6. The quality analysis method for circuit boards according to claim 5, characterized in that, The process involves integrating the quality assessment conclusions with specific parameter data, categorizing and organizing them according to assessment dimensions, and outputting the circuit board quality assessment report, including: The key assessment points in the quality assessment conclusions are extracted, categorized according to defect type, and an assessment focus statistical table is generated. The data items in the evaluation focus statistics table are quantitatively analyzed, the deviation value of each evaluation item is calculated, and a deviation distribution matrix is ​​formed; Based on the aforementioned deviation distribution matrix, data clustering is performed, risk levels are classified according to the degree of deviation, and a risk assessment list is output. A retrospective analysis was conducted on each indicator in the risk assessment list to extract the root causes of quality problems and generate a problem attribution table. The problem attribution table is correlated with the process parameter data to analyze the quality fluctuation pattern and generate an improvement direction report. The improvement direction reports are systematically organized, sorted according to the severity of the problems, and the circuit board quality assessment report is output.
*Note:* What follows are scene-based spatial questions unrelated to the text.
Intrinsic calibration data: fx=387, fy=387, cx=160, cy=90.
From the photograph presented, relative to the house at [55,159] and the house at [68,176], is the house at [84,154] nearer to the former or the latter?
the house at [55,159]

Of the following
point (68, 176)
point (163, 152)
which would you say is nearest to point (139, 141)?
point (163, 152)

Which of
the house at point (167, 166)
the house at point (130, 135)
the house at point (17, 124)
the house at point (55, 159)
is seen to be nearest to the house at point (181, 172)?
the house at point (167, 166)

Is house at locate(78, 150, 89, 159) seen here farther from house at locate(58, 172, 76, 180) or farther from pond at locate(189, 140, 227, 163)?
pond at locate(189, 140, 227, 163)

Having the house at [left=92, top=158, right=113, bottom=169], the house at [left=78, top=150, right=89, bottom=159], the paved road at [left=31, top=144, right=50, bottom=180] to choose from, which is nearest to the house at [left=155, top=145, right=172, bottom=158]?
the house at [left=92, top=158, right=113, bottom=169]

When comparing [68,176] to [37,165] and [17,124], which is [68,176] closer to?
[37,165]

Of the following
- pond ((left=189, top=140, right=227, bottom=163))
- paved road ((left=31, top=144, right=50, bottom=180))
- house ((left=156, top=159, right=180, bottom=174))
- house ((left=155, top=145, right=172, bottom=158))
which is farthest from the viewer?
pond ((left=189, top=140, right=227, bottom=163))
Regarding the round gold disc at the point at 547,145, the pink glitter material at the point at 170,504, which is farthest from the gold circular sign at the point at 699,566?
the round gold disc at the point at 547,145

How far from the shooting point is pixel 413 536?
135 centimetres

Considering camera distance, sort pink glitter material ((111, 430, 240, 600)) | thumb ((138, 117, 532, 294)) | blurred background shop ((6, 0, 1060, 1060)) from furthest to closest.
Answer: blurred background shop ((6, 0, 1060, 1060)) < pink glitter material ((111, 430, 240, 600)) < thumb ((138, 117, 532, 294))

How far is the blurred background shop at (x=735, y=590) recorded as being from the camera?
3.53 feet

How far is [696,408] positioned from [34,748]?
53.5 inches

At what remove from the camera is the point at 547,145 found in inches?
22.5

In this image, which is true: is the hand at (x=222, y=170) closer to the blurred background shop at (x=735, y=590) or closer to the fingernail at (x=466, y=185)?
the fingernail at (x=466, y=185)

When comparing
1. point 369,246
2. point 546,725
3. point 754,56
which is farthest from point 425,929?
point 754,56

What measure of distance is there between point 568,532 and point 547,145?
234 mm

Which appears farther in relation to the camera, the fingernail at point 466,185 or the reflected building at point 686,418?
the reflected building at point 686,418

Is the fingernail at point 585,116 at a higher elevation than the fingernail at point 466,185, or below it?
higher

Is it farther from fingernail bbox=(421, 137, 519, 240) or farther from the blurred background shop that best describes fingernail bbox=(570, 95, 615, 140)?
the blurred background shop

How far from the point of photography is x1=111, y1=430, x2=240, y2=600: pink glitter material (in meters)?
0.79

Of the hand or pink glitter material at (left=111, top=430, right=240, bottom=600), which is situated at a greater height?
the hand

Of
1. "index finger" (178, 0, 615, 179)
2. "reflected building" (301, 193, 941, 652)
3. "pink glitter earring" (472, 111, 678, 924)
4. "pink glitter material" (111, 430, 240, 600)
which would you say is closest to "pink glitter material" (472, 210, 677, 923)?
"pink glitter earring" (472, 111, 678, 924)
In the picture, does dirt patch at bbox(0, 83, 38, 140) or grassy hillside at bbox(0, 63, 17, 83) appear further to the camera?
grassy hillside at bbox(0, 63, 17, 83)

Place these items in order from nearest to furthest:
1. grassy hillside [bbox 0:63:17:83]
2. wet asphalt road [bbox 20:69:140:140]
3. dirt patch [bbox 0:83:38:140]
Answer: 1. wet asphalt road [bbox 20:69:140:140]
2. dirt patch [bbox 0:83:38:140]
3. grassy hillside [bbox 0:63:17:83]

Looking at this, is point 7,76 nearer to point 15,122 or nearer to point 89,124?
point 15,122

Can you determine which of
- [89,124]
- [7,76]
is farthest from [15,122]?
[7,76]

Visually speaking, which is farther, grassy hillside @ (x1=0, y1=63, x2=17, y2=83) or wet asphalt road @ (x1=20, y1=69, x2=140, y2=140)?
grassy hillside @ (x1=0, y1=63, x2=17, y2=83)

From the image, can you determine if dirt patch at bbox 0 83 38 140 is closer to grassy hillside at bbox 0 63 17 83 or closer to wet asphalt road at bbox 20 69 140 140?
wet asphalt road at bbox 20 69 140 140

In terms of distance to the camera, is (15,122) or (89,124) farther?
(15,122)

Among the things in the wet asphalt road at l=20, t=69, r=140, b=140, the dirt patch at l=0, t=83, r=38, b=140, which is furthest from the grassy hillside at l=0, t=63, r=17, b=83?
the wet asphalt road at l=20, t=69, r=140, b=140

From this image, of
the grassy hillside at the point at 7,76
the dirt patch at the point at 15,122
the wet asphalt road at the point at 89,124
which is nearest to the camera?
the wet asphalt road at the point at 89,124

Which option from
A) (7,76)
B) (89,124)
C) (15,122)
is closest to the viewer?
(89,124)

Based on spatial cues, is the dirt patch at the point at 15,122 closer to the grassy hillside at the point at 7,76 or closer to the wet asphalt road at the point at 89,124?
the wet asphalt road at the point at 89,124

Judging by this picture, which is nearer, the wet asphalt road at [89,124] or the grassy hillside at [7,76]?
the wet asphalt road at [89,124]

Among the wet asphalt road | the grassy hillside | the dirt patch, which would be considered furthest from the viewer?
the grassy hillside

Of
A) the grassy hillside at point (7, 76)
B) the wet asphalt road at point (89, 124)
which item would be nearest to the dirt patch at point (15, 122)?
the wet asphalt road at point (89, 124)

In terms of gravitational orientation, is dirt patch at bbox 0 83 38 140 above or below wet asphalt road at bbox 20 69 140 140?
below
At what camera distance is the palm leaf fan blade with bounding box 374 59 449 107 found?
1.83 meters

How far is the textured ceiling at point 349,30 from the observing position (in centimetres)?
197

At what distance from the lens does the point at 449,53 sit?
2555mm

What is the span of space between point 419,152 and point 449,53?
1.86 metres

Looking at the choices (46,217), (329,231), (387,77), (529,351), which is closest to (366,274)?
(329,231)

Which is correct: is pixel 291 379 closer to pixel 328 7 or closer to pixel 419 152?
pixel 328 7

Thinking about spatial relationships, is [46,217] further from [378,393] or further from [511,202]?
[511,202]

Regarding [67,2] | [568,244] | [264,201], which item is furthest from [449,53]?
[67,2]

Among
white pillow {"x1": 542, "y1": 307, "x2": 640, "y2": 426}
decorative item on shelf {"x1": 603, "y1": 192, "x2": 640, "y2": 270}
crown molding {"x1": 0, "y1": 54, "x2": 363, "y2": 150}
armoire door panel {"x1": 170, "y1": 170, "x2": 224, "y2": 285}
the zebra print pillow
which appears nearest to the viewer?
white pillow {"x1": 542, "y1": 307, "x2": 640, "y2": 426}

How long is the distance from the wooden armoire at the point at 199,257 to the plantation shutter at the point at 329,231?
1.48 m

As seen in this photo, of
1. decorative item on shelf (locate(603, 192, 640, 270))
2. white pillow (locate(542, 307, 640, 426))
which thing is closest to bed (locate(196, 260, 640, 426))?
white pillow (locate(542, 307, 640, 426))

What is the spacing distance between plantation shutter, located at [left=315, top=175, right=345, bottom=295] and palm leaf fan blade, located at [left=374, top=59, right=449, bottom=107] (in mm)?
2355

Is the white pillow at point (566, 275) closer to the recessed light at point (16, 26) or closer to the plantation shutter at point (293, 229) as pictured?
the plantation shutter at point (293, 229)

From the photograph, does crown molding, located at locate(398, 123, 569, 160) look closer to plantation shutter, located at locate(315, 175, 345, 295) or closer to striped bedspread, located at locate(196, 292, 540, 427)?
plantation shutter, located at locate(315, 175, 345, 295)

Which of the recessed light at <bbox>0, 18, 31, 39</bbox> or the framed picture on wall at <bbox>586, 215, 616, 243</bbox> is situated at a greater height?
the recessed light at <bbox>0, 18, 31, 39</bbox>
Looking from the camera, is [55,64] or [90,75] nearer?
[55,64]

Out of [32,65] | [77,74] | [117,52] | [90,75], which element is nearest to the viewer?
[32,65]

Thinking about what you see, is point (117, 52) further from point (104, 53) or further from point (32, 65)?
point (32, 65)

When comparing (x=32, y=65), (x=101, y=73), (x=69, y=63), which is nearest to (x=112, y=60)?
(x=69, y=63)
7. A quality analysis system for circuit boards, used to implement the quality analysis method for circuit boards as described in any one of claims 1 to 6, characterized in that, The quality analysis system for the circuit board includes: The registration module is used to acquire the original image data of the circuit board using multispectral imaging. After signal denoising and image registration, the spatial feature database is formed by fusion of band data. Then, through data standardization processing, a standardized multidimensional image dataset is obtained. The marking module is used to extract surface feature information of the circuit board based on the spectral band data in the standardized multidimensional image dataset, compare and analyze the feature point data with a preset threshold, and generate a defect distribution feature map through multidimensional defect feature marking. The calculation module is used to extract spectral reflectance data points on the surface of the circuit board based on the defect distribution feature map, and combine them with the light intensity attenuation curves of each band to calculate the material uniformity and obtain the welding quality data table. A module is established to collect quality characteristic parameters based on the defect distribution feature map and the welding quality data table, establish a circuit board quality grade index by dividing the graded threshold interval, and generate a quality graded dataset. The analysis module is used to extract key process data points based on the quality grading dataset, perform cross-validation and deviation analysis on process parameters, and form a process adjustment parameter table. The merging module is used to merge the quality grading dataset and the process adjustment parameter table to construct a quality analysis data matrix, and output a circuit board quality assessment report by combining historical parameter comparisons.

8. A computer-readable storage medium storing instructions thereon, characterized in that, When the instructions are executed by the processor, they implement the quality analysis method for circuit boards as described in any one of claims 1 to 6.